Work to be completed: Print each record that follows exactly, leaving the pictures behind.

Data listing:
=== Begin Enclosure ===

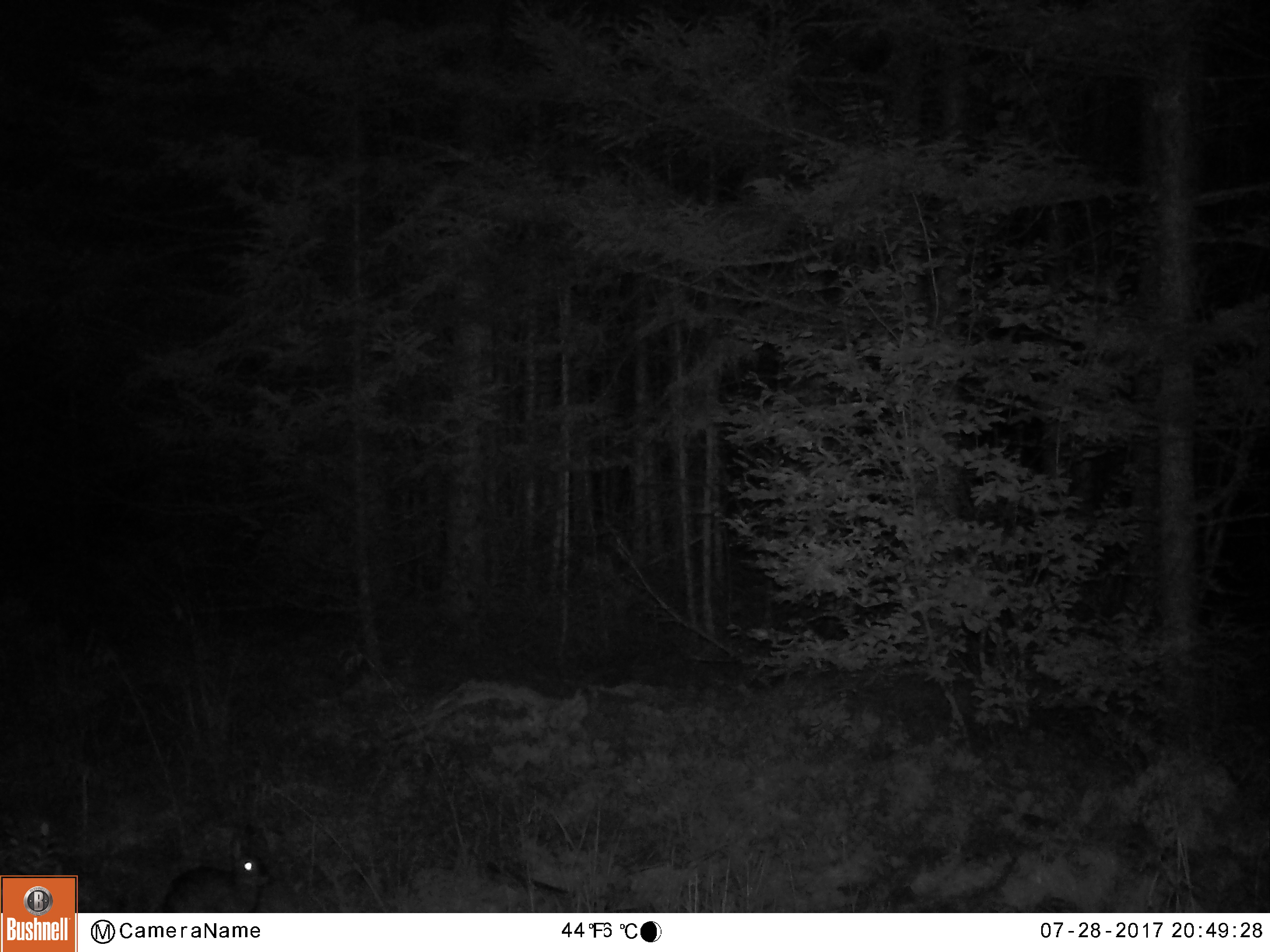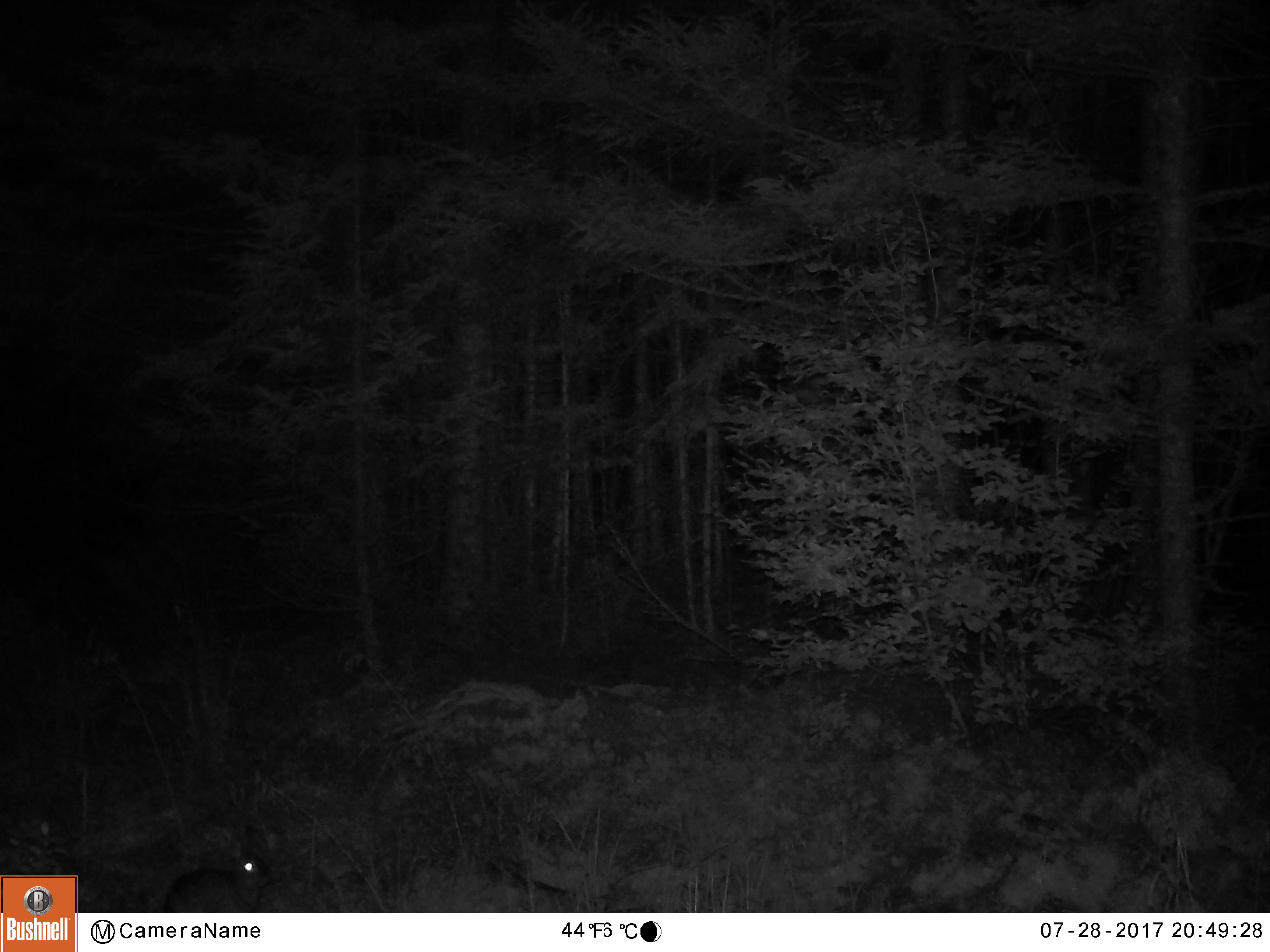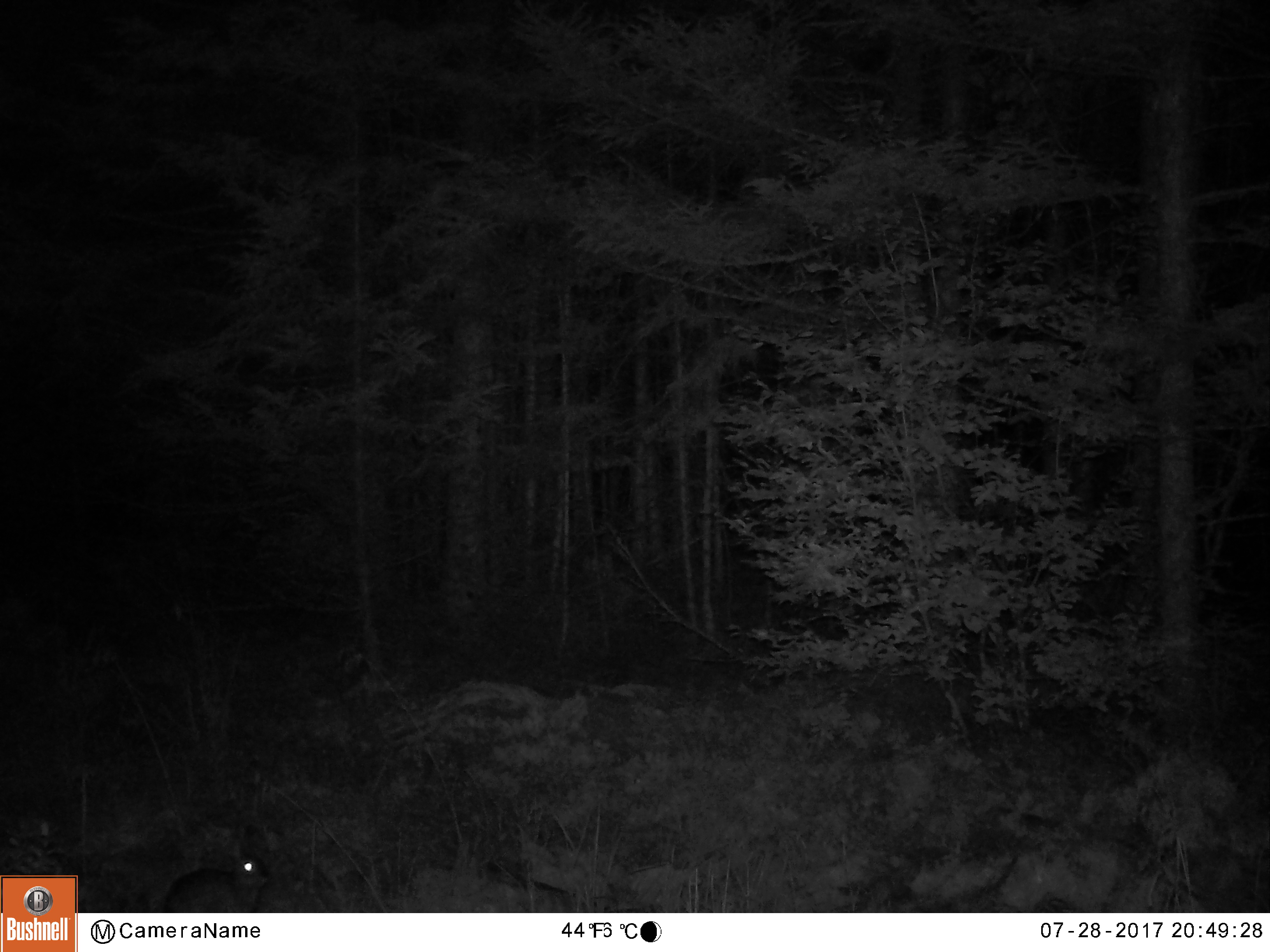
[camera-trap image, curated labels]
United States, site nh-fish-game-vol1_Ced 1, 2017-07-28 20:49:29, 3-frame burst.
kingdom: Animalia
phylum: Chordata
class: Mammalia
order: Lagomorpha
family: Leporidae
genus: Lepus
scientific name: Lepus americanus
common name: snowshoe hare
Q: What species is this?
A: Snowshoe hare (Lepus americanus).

=== End Enclosure ===

Result of the task:
[camera-trap image, curated labels]
United States, site nh-fish-game-vol1_Ced 1, 2017-07-28 20:49:29, 3-frame burst.
kingdom: Animalia
phylum: Chordata
class: Mammalia
order: Lagomorpha
family: Leporidae
genus: Lepus
scientific name: Lepus americanus
common name: snowshoe hare
Q: What species is this?
A: Snowshoe hare (Lepus americanus).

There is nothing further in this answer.